A new book edited by Anat Geva, Texas A&M professor of architecture, that challenges its readers to consider how Modern architects sought to create sacred buildings imbued with a divine presence, hits bookstores Oct. 26, 2018.
The book, “Modernism and American Mid-20th Century Sacred Architecture,” is a collection of contributions by leading architectural scholars and practitioners from the U.S., Australia, and Europe who investigate how the authority of the divine was communicated through new forms of architectural design in the mid-20th century.
“For too long, sacred architecture in modernism has been overlooked and underappreciated.

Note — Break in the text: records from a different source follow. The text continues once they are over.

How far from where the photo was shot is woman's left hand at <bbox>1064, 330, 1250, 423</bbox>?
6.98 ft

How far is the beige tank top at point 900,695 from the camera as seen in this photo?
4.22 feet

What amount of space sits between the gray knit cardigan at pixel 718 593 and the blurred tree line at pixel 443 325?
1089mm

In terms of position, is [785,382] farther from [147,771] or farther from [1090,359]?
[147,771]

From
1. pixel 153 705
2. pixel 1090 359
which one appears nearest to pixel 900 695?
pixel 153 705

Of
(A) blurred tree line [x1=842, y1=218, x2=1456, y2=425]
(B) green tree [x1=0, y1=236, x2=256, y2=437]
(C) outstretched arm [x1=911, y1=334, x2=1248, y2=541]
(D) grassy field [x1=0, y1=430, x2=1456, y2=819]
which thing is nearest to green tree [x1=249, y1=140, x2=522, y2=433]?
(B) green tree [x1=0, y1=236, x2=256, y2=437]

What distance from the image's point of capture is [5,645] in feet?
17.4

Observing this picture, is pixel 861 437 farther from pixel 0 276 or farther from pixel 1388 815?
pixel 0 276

Thanks to Geva’s work, that will no longer be the case,” said Ben Heimsath, principal of Heimsath Architects.
In 14 chapters of case studies, scholars examine the application of modernist form, materiality, and art to religious worship, revealing designer’s solutions that often bridged modernity and tradition.
They describe the unique context and design aspects of designers’ departure from historicism, as well as the renewal of heritage and traditions with groundbreaking structural features, deliberate optical effects and modern aesthetics.
“It may be the most innovative, challenging, and experimental period in the history of sacred architecture,” said Julio Bermudez, professor of architecture at The Catholic University of America.
Geva’s publications include the first comprehensive study of Frank Lloyd Wright’s sacred architecture.
A faculty fellow at the Center for Heritage Conservation, Geva also studies sacred architecture, architectural design in international, historic, and environmental contexts, historic preservation, and the history of building technology.